Turkey's leading GSM operator Turkcell launched a program Monday named to protect children from cyber risks.
"We should raise awareness of cyber risks to our children and prepare them for the future without losing time," Kaan Terzioğlu, the head of Turkcell, said in a press conference announcing the Digital Intelligence program.
The program that was created by DQ Institute aims to teach children in eight main areas - digital identity, use, safety, security, emotional intelligence, communication, literacy, and rights, according to the institute's website.
In Turkey, the DQ Institute's program was translated, adapted and provided by Turkcell.
Terzioğlu noted the chance of Turkish children being exposed to cyber dangers is 47 percent and Turkcell aims to minimize risks with the program.
"Children are exposed to phishing 35 times more than adults," he added.

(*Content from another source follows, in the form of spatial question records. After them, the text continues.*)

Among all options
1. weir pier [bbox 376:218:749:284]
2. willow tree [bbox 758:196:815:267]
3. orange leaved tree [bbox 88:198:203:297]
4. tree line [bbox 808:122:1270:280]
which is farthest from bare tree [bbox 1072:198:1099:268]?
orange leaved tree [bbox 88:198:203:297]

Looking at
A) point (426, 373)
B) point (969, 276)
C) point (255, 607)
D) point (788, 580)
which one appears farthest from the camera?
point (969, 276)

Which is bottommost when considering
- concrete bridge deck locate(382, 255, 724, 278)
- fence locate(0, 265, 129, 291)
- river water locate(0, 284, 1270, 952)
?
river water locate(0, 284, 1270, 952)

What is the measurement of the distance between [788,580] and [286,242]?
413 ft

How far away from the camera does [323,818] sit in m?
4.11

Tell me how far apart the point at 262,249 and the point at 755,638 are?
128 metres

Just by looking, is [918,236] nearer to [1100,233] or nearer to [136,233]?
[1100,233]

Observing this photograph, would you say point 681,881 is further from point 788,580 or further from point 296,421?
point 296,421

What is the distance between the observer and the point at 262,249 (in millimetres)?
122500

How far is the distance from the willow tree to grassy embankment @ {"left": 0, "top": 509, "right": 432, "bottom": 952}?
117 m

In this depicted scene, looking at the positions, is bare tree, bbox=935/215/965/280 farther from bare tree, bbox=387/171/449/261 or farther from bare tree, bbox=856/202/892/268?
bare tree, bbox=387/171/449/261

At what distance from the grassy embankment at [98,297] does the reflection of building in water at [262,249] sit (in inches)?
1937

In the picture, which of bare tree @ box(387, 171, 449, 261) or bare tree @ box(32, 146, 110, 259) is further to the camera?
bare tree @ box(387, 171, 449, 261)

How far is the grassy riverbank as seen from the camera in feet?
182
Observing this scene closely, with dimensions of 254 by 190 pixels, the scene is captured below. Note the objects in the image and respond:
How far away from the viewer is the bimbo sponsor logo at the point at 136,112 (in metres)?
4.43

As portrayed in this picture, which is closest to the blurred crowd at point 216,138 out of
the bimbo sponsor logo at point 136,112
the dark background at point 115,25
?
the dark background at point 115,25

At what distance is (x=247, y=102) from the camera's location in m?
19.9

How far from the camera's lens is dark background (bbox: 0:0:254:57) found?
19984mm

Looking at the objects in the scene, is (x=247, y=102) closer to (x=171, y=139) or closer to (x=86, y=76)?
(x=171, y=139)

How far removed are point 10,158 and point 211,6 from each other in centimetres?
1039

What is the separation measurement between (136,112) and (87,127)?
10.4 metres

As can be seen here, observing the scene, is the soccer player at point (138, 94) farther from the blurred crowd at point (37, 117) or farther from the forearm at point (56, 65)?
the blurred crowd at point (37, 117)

Dr. Yuhyun Park, the founder of the DQ Institute, said the program, which is a game-based education system, measures children's digital intelligence and includes families and schools in the learning process. She said more than 50 percent of children are at risk in the world and they should learn how to use digital technology safely.

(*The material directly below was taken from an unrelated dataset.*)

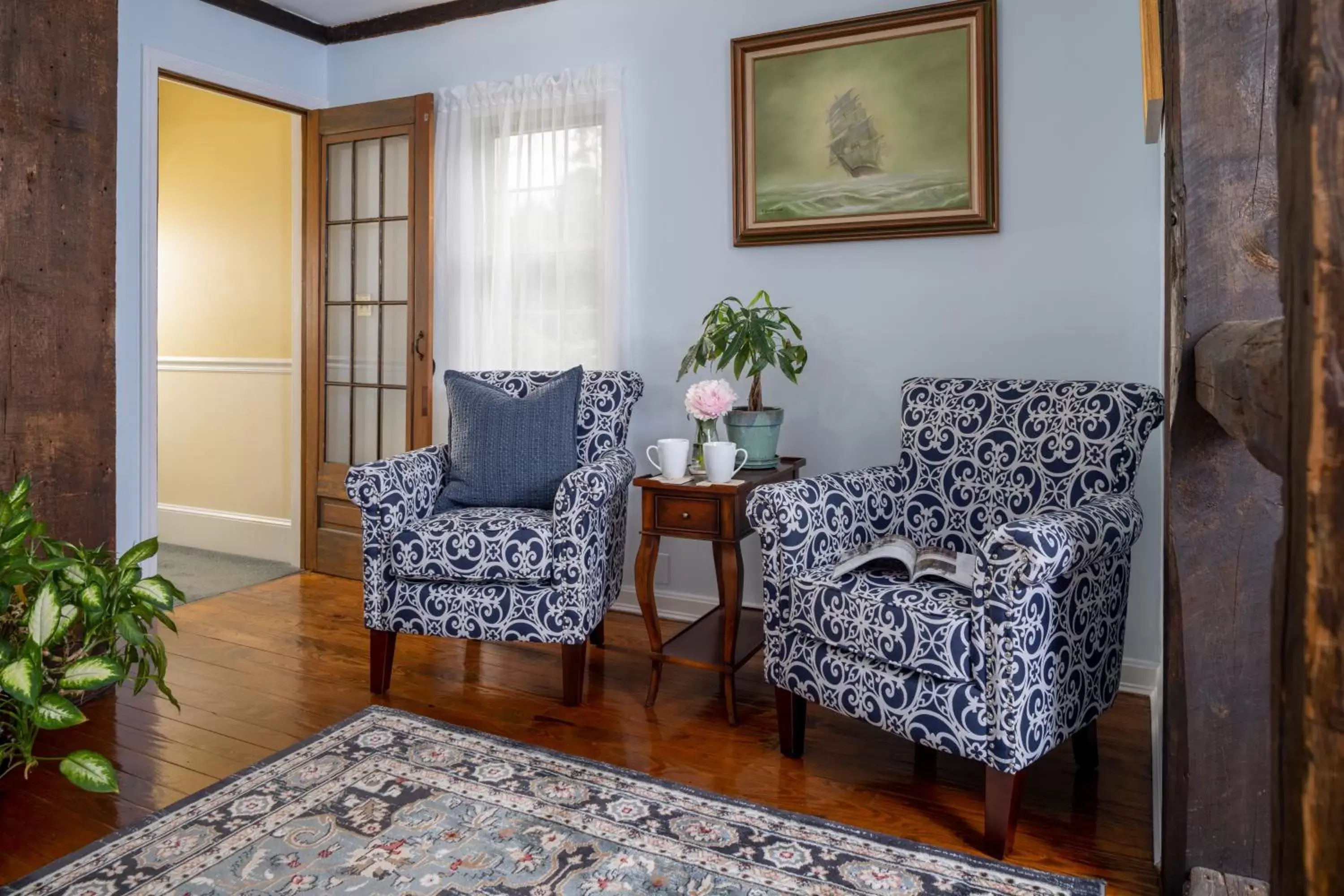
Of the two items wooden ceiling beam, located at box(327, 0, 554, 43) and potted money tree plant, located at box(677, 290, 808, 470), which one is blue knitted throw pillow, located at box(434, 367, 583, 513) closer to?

DQ is composed of intelligence quotient (IQ), emotional quotient (EQ) and human values, she underlined.
"With its features, the DQ is the only digital intelligence education content recognized by UNESCO," she noted.
She added that the program is used in 104 countries by around 700,000 children.

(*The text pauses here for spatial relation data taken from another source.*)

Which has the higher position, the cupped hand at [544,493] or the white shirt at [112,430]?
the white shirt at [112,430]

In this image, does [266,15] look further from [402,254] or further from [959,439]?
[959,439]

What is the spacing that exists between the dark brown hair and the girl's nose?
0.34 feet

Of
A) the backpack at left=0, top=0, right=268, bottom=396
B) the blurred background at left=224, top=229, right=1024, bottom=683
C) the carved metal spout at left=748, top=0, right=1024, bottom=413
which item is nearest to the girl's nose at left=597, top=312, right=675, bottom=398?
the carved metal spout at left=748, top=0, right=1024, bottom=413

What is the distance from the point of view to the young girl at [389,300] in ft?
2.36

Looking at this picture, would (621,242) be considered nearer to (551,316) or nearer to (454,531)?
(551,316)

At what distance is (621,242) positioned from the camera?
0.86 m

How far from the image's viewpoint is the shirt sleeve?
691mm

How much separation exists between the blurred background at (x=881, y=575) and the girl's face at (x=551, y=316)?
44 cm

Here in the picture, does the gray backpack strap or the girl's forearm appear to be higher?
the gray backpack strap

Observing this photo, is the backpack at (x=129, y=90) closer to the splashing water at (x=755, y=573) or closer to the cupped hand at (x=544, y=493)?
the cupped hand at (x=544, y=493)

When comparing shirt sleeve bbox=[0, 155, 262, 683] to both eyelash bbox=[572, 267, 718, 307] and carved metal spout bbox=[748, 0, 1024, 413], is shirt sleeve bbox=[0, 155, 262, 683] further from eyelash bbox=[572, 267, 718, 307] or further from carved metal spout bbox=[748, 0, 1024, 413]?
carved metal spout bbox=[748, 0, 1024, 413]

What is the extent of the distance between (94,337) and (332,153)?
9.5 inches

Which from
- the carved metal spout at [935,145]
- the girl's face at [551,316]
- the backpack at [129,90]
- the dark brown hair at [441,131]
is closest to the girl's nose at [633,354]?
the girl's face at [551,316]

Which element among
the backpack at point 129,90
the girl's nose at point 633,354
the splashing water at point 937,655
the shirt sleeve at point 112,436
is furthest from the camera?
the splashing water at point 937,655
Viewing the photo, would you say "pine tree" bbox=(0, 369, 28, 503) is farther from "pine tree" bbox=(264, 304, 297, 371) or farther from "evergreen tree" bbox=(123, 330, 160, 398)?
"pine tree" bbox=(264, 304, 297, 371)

Some 56 percent of 8 to 12-year-olds are exposed to cyber risks - cyberbullying, online sexual behavior, game addiction and online grooming - according to the institute's report.
These figures are 78 percent in Oman and 73 percent in Singapore and Argentina.
The report stressed that 390 million aged 8-12 will be at risk by 2020.
"The global average is 32 hours of screen time per week for entertainment use alone," the report said.